### THE TASK:
The required output is every line from the one with "phylum: Chordata" through the final line of the data below, unchanged.

### DATA SECTION:
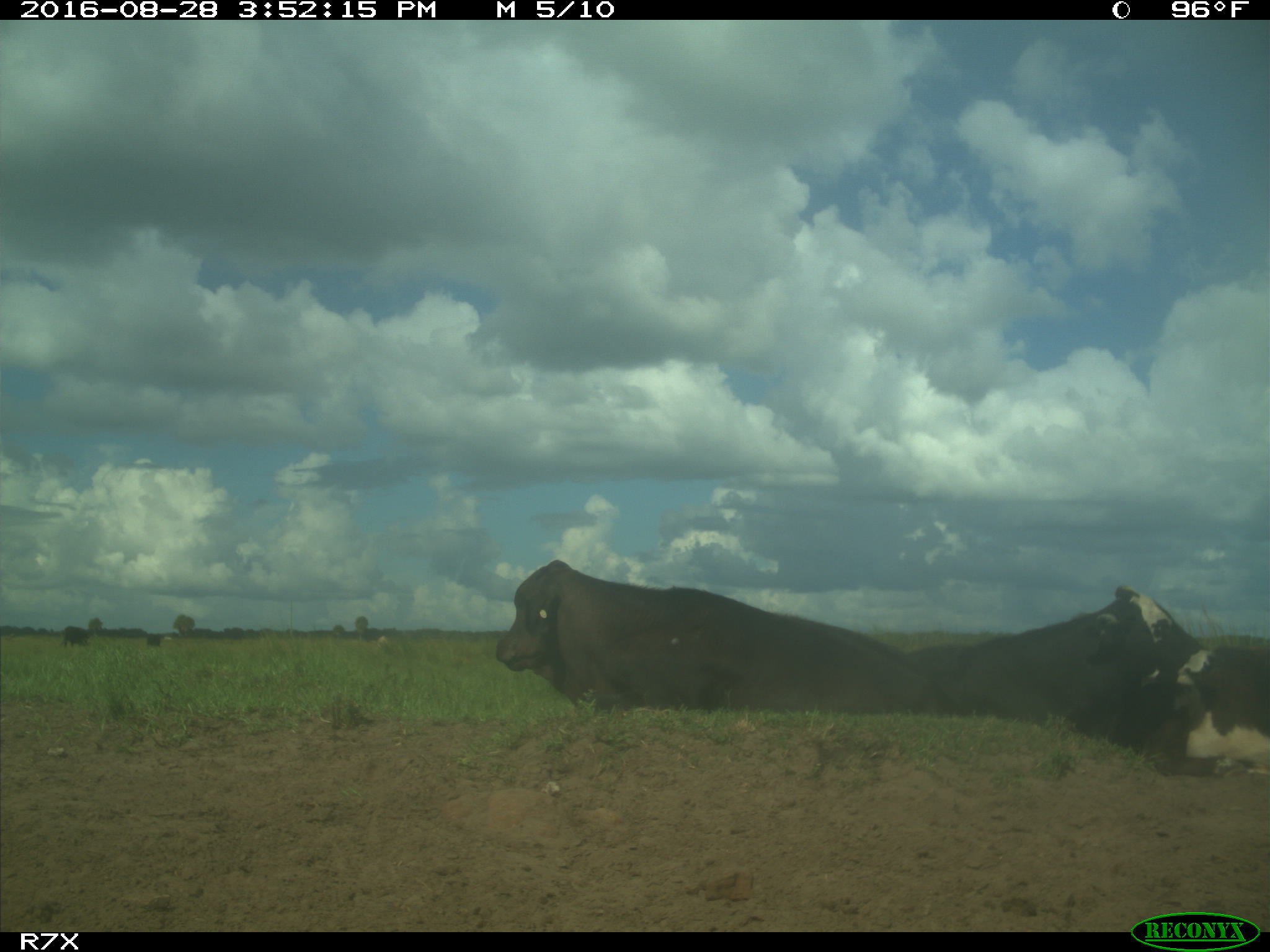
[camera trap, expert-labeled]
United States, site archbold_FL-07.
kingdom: Animalia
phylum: Chordata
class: Mammalia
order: Artiodactyla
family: Bovidae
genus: Bos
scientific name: Bos taurus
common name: domestic cow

### SOLUTION:
phylum: Chordata
class: Mammalia
order: Artiodactyla
family: Bovidae
genus: Bos
scientific name: Bos taurus
common name: domestic cow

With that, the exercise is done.